Food irradiation exposes products to controlled doses of radiation to kill bacteria like Salmonella and E. coli without heating or chemically altering the food. It also slows spoilage and can prevent sprouting in potatoes and onions. The process does not make food radioactive.

The FDA has approved irradiation for a broad list of foods in the United States: beef, pork, shrimp, lobster, crab, fresh fruits and vegetables, lettuce, spinach, shell eggs, molluscan shellfish (oysters, clams, mussels, scallops), sprouting seeds like alfalfa, and spices. Irradiated foods must carry a specific symbol on their packaging called the radura.

Sterilizing Medical Equipment

Gamma radiation has been the standard sterilization method for medical devices for over 40 years. It penetrates packaging and materials more deeply than heat or chemical alternatives, works regardless of temperature and pressure, and provides a high degree of certainty that all microorganisms have been eliminated. This makes it especially valuable for heat-sensitive items like plastic syringes, surgical gloves, and implants that would melt or warp in an autoclave.

Industrial Inspection

Manufacturers and maintenance crews use radiation to look inside solid objects without cutting them open, a process called non-destructive testing. X-rays and gamma rays pass through metal components and expose film or digital sensors on the other side, revealing internal cracks, air pockets, or weak spots that are invisible from the surface.

In aviation, this technique has been used for decades to inspect aircraft structures. X-rays detect fatigue cracks in thin sheet metal sections of fuselages, tail planes, and ailerons. They’re also the preferred method for inspecting spot-welds in aluminum alloys, because the image shows not just defects like cracks and porosity but also the size and shape of the weld itself. The same principle applies to pipelines, bridge welds, pressure vessels, and other critical infrastructure where a hidden flaw could be catastrophic.

Household Products

Ionization smoke detectors, one of the two main types found in homes, contain a tiny amount of a radioactive element called americium-241. It emits alpha particles that ionize the air between two charged plates, creating a small, steady electrical current.

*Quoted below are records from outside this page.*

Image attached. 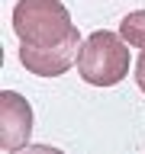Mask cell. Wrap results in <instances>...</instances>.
I'll use <instances>...</instances> for the list:
<instances>
[{"label": "cell", "instance_id": "obj_1", "mask_svg": "<svg viewBox=\"0 0 145 154\" xmlns=\"http://www.w3.org/2000/svg\"><path fill=\"white\" fill-rule=\"evenodd\" d=\"M13 32L26 48H48L74 35L77 26L61 0H19L13 10Z\"/></svg>", "mask_w": 145, "mask_h": 154}, {"label": "cell", "instance_id": "obj_2", "mask_svg": "<svg viewBox=\"0 0 145 154\" xmlns=\"http://www.w3.org/2000/svg\"><path fill=\"white\" fill-rule=\"evenodd\" d=\"M129 42L119 32L100 29L84 38L81 55H77V74L94 87H113L129 71Z\"/></svg>", "mask_w": 145, "mask_h": 154}, {"label": "cell", "instance_id": "obj_3", "mask_svg": "<svg viewBox=\"0 0 145 154\" xmlns=\"http://www.w3.org/2000/svg\"><path fill=\"white\" fill-rule=\"evenodd\" d=\"M81 45H84V42H81V32H74V35H68L65 42L48 45V48L19 45V61H23V67H26L29 74H36V77H58L77 61Z\"/></svg>", "mask_w": 145, "mask_h": 154}, {"label": "cell", "instance_id": "obj_4", "mask_svg": "<svg viewBox=\"0 0 145 154\" xmlns=\"http://www.w3.org/2000/svg\"><path fill=\"white\" fill-rule=\"evenodd\" d=\"M29 135H32V106L26 103L23 93L3 90L0 93V148L3 151L26 148Z\"/></svg>", "mask_w": 145, "mask_h": 154}, {"label": "cell", "instance_id": "obj_5", "mask_svg": "<svg viewBox=\"0 0 145 154\" xmlns=\"http://www.w3.org/2000/svg\"><path fill=\"white\" fill-rule=\"evenodd\" d=\"M119 35H123L129 45H135V48H142V51H145V10L126 13L123 23H119Z\"/></svg>", "mask_w": 145, "mask_h": 154}, {"label": "cell", "instance_id": "obj_6", "mask_svg": "<svg viewBox=\"0 0 145 154\" xmlns=\"http://www.w3.org/2000/svg\"><path fill=\"white\" fill-rule=\"evenodd\" d=\"M135 84H139V90L145 93V51L139 55V61H135Z\"/></svg>", "mask_w": 145, "mask_h": 154}]
</instances>
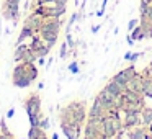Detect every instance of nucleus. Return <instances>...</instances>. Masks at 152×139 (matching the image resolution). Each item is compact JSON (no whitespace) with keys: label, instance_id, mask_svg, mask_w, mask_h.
<instances>
[{"label":"nucleus","instance_id":"obj_37","mask_svg":"<svg viewBox=\"0 0 152 139\" xmlns=\"http://www.w3.org/2000/svg\"><path fill=\"white\" fill-rule=\"evenodd\" d=\"M144 139H152V136H147V134H145V138Z\"/></svg>","mask_w":152,"mask_h":139},{"label":"nucleus","instance_id":"obj_33","mask_svg":"<svg viewBox=\"0 0 152 139\" xmlns=\"http://www.w3.org/2000/svg\"><path fill=\"white\" fill-rule=\"evenodd\" d=\"M5 2H7V4H20L21 0H5Z\"/></svg>","mask_w":152,"mask_h":139},{"label":"nucleus","instance_id":"obj_18","mask_svg":"<svg viewBox=\"0 0 152 139\" xmlns=\"http://www.w3.org/2000/svg\"><path fill=\"white\" fill-rule=\"evenodd\" d=\"M141 116H142V123L144 124H151L152 123V110L151 108H144L141 111Z\"/></svg>","mask_w":152,"mask_h":139},{"label":"nucleus","instance_id":"obj_16","mask_svg":"<svg viewBox=\"0 0 152 139\" xmlns=\"http://www.w3.org/2000/svg\"><path fill=\"white\" fill-rule=\"evenodd\" d=\"M26 64V74L31 80H36L38 79V69L34 66V62H25Z\"/></svg>","mask_w":152,"mask_h":139},{"label":"nucleus","instance_id":"obj_6","mask_svg":"<svg viewBox=\"0 0 152 139\" xmlns=\"http://www.w3.org/2000/svg\"><path fill=\"white\" fill-rule=\"evenodd\" d=\"M61 129H62V132L66 134L67 139H79L80 126H72V124H69V123L61 121Z\"/></svg>","mask_w":152,"mask_h":139},{"label":"nucleus","instance_id":"obj_11","mask_svg":"<svg viewBox=\"0 0 152 139\" xmlns=\"http://www.w3.org/2000/svg\"><path fill=\"white\" fill-rule=\"evenodd\" d=\"M28 48H30V44H26V43L17 44V48H15V53H13V62H15V64L21 61V56H23V53L28 49Z\"/></svg>","mask_w":152,"mask_h":139},{"label":"nucleus","instance_id":"obj_21","mask_svg":"<svg viewBox=\"0 0 152 139\" xmlns=\"http://www.w3.org/2000/svg\"><path fill=\"white\" fill-rule=\"evenodd\" d=\"M28 118H30V124L31 126H39V121H41V118H43V115L38 113V115H31V116H28Z\"/></svg>","mask_w":152,"mask_h":139},{"label":"nucleus","instance_id":"obj_28","mask_svg":"<svg viewBox=\"0 0 152 139\" xmlns=\"http://www.w3.org/2000/svg\"><path fill=\"white\" fill-rule=\"evenodd\" d=\"M13 116H15V108H10L7 111V118H13Z\"/></svg>","mask_w":152,"mask_h":139},{"label":"nucleus","instance_id":"obj_12","mask_svg":"<svg viewBox=\"0 0 152 139\" xmlns=\"http://www.w3.org/2000/svg\"><path fill=\"white\" fill-rule=\"evenodd\" d=\"M33 34H34L33 28H30L28 25H23V28H21V31H20V36H18V40H17V44L25 43V40H26V38H31Z\"/></svg>","mask_w":152,"mask_h":139},{"label":"nucleus","instance_id":"obj_14","mask_svg":"<svg viewBox=\"0 0 152 139\" xmlns=\"http://www.w3.org/2000/svg\"><path fill=\"white\" fill-rule=\"evenodd\" d=\"M43 134H44V129H41L39 126H31L30 131H28L26 139H39Z\"/></svg>","mask_w":152,"mask_h":139},{"label":"nucleus","instance_id":"obj_26","mask_svg":"<svg viewBox=\"0 0 152 139\" xmlns=\"http://www.w3.org/2000/svg\"><path fill=\"white\" fill-rule=\"evenodd\" d=\"M67 69H69L72 74H79V64H77L75 61H72V62L69 64V67H67Z\"/></svg>","mask_w":152,"mask_h":139},{"label":"nucleus","instance_id":"obj_30","mask_svg":"<svg viewBox=\"0 0 152 139\" xmlns=\"http://www.w3.org/2000/svg\"><path fill=\"white\" fill-rule=\"evenodd\" d=\"M54 5H67V0H54Z\"/></svg>","mask_w":152,"mask_h":139},{"label":"nucleus","instance_id":"obj_7","mask_svg":"<svg viewBox=\"0 0 152 139\" xmlns=\"http://www.w3.org/2000/svg\"><path fill=\"white\" fill-rule=\"evenodd\" d=\"M105 90H106L108 93H111V95L115 97V98H119V97L123 95V92H124L126 89H124V87H121L118 82H115V80L111 79V82H108V83H106Z\"/></svg>","mask_w":152,"mask_h":139},{"label":"nucleus","instance_id":"obj_36","mask_svg":"<svg viewBox=\"0 0 152 139\" xmlns=\"http://www.w3.org/2000/svg\"><path fill=\"white\" fill-rule=\"evenodd\" d=\"M53 139H59V136H57L56 132H54V134H53Z\"/></svg>","mask_w":152,"mask_h":139},{"label":"nucleus","instance_id":"obj_17","mask_svg":"<svg viewBox=\"0 0 152 139\" xmlns=\"http://www.w3.org/2000/svg\"><path fill=\"white\" fill-rule=\"evenodd\" d=\"M131 38L134 41H141V40H144V31H142V26L141 25H137V26L132 30V33H131Z\"/></svg>","mask_w":152,"mask_h":139},{"label":"nucleus","instance_id":"obj_13","mask_svg":"<svg viewBox=\"0 0 152 139\" xmlns=\"http://www.w3.org/2000/svg\"><path fill=\"white\" fill-rule=\"evenodd\" d=\"M36 59H38L36 53H34L31 48H28V49L23 53V56H21V61H20V62H36Z\"/></svg>","mask_w":152,"mask_h":139},{"label":"nucleus","instance_id":"obj_31","mask_svg":"<svg viewBox=\"0 0 152 139\" xmlns=\"http://www.w3.org/2000/svg\"><path fill=\"white\" fill-rule=\"evenodd\" d=\"M36 62L39 64V66H44V64H46V59H44V57H38Z\"/></svg>","mask_w":152,"mask_h":139},{"label":"nucleus","instance_id":"obj_23","mask_svg":"<svg viewBox=\"0 0 152 139\" xmlns=\"http://www.w3.org/2000/svg\"><path fill=\"white\" fill-rule=\"evenodd\" d=\"M77 18H79V13H77V12H75V13H72V17H70L69 23H67V26H66L67 33H69V31H70V28H72V25H74V23H75V21H77Z\"/></svg>","mask_w":152,"mask_h":139},{"label":"nucleus","instance_id":"obj_29","mask_svg":"<svg viewBox=\"0 0 152 139\" xmlns=\"http://www.w3.org/2000/svg\"><path fill=\"white\" fill-rule=\"evenodd\" d=\"M137 57H139V54H136V53L132 54V53H131V57H129V61H131V62H136V61H137Z\"/></svg>","mask_w":152,"mask_h":139},{"label":"nucleus","instance_id":"obj_27","mask_svg":"<svg viewBox=\"0 0 152 139\" xmlns=\"http://www.w3.org/2000/svg\"><path fill=\"white\" fill-rule=\"evenodd\" d=\"M137 25H139V23H137V20H136V18H132V20H129V23H128V28L132 31L136 26H137Z\"/></svg>","mask_w":152,"mask_h":139},{"label":"nucleus","instance_id":"obj_34","mask_svg":"<svg viewBox=\"0 0 152 139\" xmlns=\"http://www.w3.org/2000/svg\"><path fill=\"white\" fill-rule=\"evenodd\" d=\"M44 89V82H39L38 83V90H43Z\"/></svg>","mask_w":152,"mask_h":139},{"label":"nucleus","instance_id":"obj_9","mask_svg":"<svg viewBox=\"0 0 152 139\" xmlns=\"http://www.w3.org/2000/svg\"><path fill=\"white\" fill-rule=\"evenodd\" d=\"M38 34H39L41 40L51 48L57 43V38H59V33H56V31H41V33H38Z\"/></svg>","mask_w":152,"mask_h":139},{"label":"nucleus","instance_id":"obj_38","mask_svg":"<svg viewBox=\"0 0 152 139\" xmlns=\"http://www.w3.org/2000/svg\"><path fill=\"white\" fill-rule=\"evenodd\" d=\"M144 2H147V4H152V0H144Z\"/></svg>","mask_w":152,"mask_h":139},{"label":"nucleus","instance_id":"obj_5","mask_svg":"<svg viewBox=\"0 0 152 139\" xmlns=\"http://www.w3.org/2000/svg\"><path fill=\"white\" fill-rule=\"evenodd\" d=\"M96 100H98V102L102 103V105H103V108H105L106 111H110V110H111L113 106H116V102H115L116 98L111 95V93H108V92H106L105 89H103L102 92L98 93V97H96Z\"/></svg>","mask_w":152,"mask_h":139},{"label":"nucleus","instance_id":"obj_3","mask_svg":"<svg viewBox=\"0 0 152 139\" xmlns=\"http://www.w3.org/2000/svg\"><path fill=\"white\" fill-rule=\"evenodd\" d=\"M132 77H136V69L131 66V67H128V69H124V70H121V72H118L115 77H113V80H115V82H118L121 87H124V89H126L128 82L132 79Z\"/></svg>","mask_w":152,"mask_h":139},{"label":"nucleus","instance_id":"obj_20","mask_svg":"<svg viewBox=\"0 0 152 139\" xmlns=\"http://www.w3.org/2000/svg\"><path fill=\"white\" fill-rule=\"evenodd\" d=\"M0 132H2V134H7V136H13V132L8 129V126H7V123H5L4 118L0 119Z\"/></svg>","mask_w":152,"mask_h":139},{"label":"nucleus","instance_id":"obj_2","mask_svg":"<svg viewBox=\"0 0 152 139\" xmlns=\"http://www.w3.org/2000/svg\"><path fill=\"white\" fill-rule=\"evenodd\" d=\"M2 15H4L5 20L13 21V25H15L18 21V18H20V4H7V2H4Z\"/></svg>","mask_w":152,"mask_h":139},{"label":"nucleus","instance_id":"obj_1","mask_svg":"<svg viewBox=\"0 0 152 139\" xmlns=\"http://www.w3.org/2000/svg\"><path fill=\"white\" fill-rule=\"evenodd\" d=\"M25 110H26V115L31 116V115H38V113H41V98L38 93H30V95L26 97V100H25L23 103Z\"/></svg>","mask_w":152,"mask_h":139},{"label":"nucleus","instance_id":"obj_8","mask_svg":"<svg viewBox=\"0 0 152 139\" xmlns=\"http://www.w3.org/2000/svg\"><path fill=\"white\" fill-rule=\"evenodd\" d=\"M139 113L141 111H126V115H124L126 128H136V126H139Z\"/></svg>","mask_w":152,"mask_h":139},{"label":"nucleus","instance_id":"obj_10","mask_svg":"<svg viewBox=\"0 0 152 139\" xmlns=\"http://www.w3.org/2000/svg\"><path fill=\"white\" fill-rule=\"evenodd\" d=\"M12 83H13V87H17V89H26V87H30L31 83H33V80L26 75H21V77H13V79H12Z\"/></svg>","mask_w":152,"mask_h":139},{"label":"nucleus","instance_id":"obj_24","mask_svg":"<svg viewBox=\"0 0 152 139\" xmlns=\"http://www.w3.org/2000/svg\"><path fill=\"white\" fill-rule=\"evenodd\" d=\"M49 126H51V121H49V118H41V121H39V128L41 129H44V131H46V129H49Z\"/></svg>","mask_w":152,"mask_h":139},{"label":"nucleus","instance_id":"obj_22","mask_svg":"<svg viewBox=\"0 0 152 139\" xmlns=\"http://www.w3.org/2000/svg\"><path fill=\"white\" fill-rule=\"evenodd\" d=\"M69 49H70L69 44H67L66 41H64V43L61 44V51H59V57H61V59H64V57L67 56V51H69Z\"/></svg>","mask_w":152,"mask_h":139},{"label":"nucleus","instance_id":"obj_15","mask_svg":"<svg viewBox=\"0 0 152 139\" xmlns=\"http://www.w3.org/2000/svg\"><path fill=\"white\" fill-rule=\"evenodd\" d=\"M144 138H145V131L141 126H136V128L129 132V139H144Z\"/></svg>","mask_w":152,"mask_h":139},{"label":"nucleus","instance_id":"obj_39","mask_svg":"<svg viewBox=\"0 0 152 139\" xmlns=\"http://www.w3.org/2000/svg\"><path fill=\"white\" fill-rule=\"evenodd\" d=\"M151 72H152V64H151Z\"/></svg>","mask_w":152,"mask_h":139},{"label":"nucleus","instance_id":"obj_4","mask_svg":"<svg viewBox=\"0 0 152 139\" xmlns=\"http://www.w3.org/2000/svg\"><path fill=\"white\" fill-rule=\"evenodd\" d=\"M43 23H44V17L38 15L36 12H31V13L26 17V20H25L23 25H28L30 28H33V30H34V33H38L39 28L43 26Z\"/></svg>","mask_w":152,"mask_h":139},{"label":"nucleus","instance_id":"obj_32","mask_svg":"<svg viewBox=\"0 0 152 139\" xmlns=\"http://www.w3.org/2000/svg\"><path fill=\"white\" fill-rule=\"evenodd\" d=\"M0 139H15L13 136H7V134H2V132H0Z\"/></svg>","mask_w":152,"mask_h":139},{"label":"nucleus","instance_id":"obj_35","mask_svg":"<svg viewBox=\"0 0 152 139\" xmlns=\"http://www.w3.org/2000/svg\"><path fill=\"white\" fill-rule=\"evenodd\" d=\"M98 30H100V25H98V26H92V33H96Z\"/></svg>","mask_w":152,"mask_h":139},{"label":"nucleus","instance_id":"obj_19","mask_svg":"<svg viewBox=\"0 0 152 139\" xmlns=\"http://www.w3.org/2000/svg\"><path fill=\"white\" fill-rule=\"evenodd\" d=\"M49 53H51V46H48V44L44 43L43 46H41L39 49L36 51V56H38V57H46Z\"/></svg>","mask_w":152,"mask_h":139},{"label":"nucleus","instance_id":"obj_25","mask_svg":"<svg viewBox=\"0 0 152 139\" xmlns=\"http://www.w3.org/2000/svg\"><path fill=\"white\" fill-rule=\"evenodd\" d=\"M66 43L69 44L70 49H74V48H75V41H74V38H72V34H70V33L66 34Z\"/></svg>","mask_w":152,"mask_h":139}]
</instances>
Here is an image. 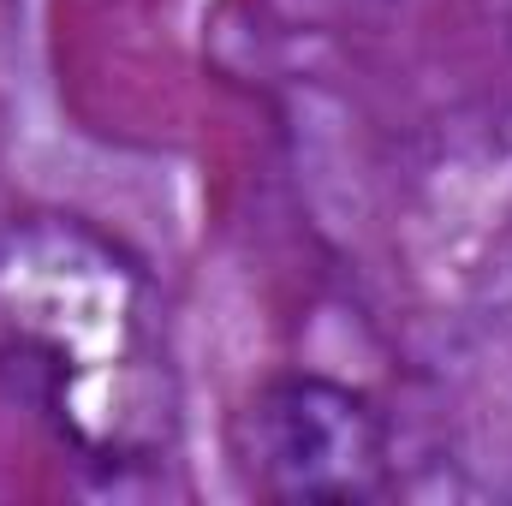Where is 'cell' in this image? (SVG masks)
I'll return each mask as SVG.
<instances>
[{
  "label": "cell",
  "mask_w": 512,
  "mask_h": 506,
  "mask_svg": "<svg viewBox=\"0 0 512 506\" xmlns=\"http://www.w3.org/2000/svg\"><path fill=\"white\" fill-rule=\"evenodd\" d=\"M239 465L262 501H376L387 495V423L358 387L292 370V376L262 381L245 405Z\"/></svg>",
  "instance_id": "2"
},
{
  "label": "cell",
  "mask_w": 512,
  "mask_h": 506,
  "mask_svg": "<svg viewBox=\"0 0 512 506\" xmlns=\"http://www.w3.org/2000/svg\"><path fill=\"white\" fill-rule=\"evenodd\" d=\"M0 376L102 471L149 465L179 423L155 280L72 215L0 227Z\"/></svg>",
  "instance_id": "1"
}]
</instances>
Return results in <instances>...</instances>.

When smoke enters the chamber, it disrupts that current, and the alarm sounds. The americium is encased in foil and ceramic shielding that prevents any radiation from escaping the detector during normal use.

Self-luminous exit signs in commercial buildings use tritium, a radioactive form of hydrogen, sealed inside glass tubes coated with phosphor. The radiation causes the phosphor to glow continuously without any external power source, which is why these signs stay lit even during a total power failure.

Dating Ancient Objects

Radiocarbon dating relies on the natural radioactive decay of carbon-14 to determine how old organic materials are. All living things absorb carbon from the atmosphere, including a small proportion of radioactive carbon-14. When an organism dies, it stops taking in new carbon, and the carbon-14 it already contains begins to decay into nitrogen-14 at a fixed rate. Its half-life is 5,730 years, meaning half the original carbon-14 is gone after that time.

By comparing how much carbon-14 remains in a sample to how much carbon-12 (the stable form) is present, scientists can calculate when the organism died. The technique is reliable for materials ranging from a few hundred years old up to about 50,000 years, making it invaluable for archaeology, paleontology, and climate science.

Powering Deep-Space Missions

Solar panels work well for spacecraft orbiting Earth or traveling to Mars, but missions to the outer solar system receive too little sunlight to rely on them. NASA solves this with radioisotope thermoelectric generators, or RTGs, which convert heat from the natural decay of plutonium-238 into electricity using devices called thermocouples.

RTGs have powered some of NASA’s most iconic missions. The Viking 1 and 2 Mars landers, Pioneer 10 and 11, Galileo, Cassini, and New Horizons all relied on them. The current model, the Multi-Mission RTG, is designed to work both in the vacuum of space and within a planet’s atmosphere. RTGs produce steady, reliable power for decades, which is why Voyager 1 and 2 are still transmitting data from interstellar space more than 45 years after launch.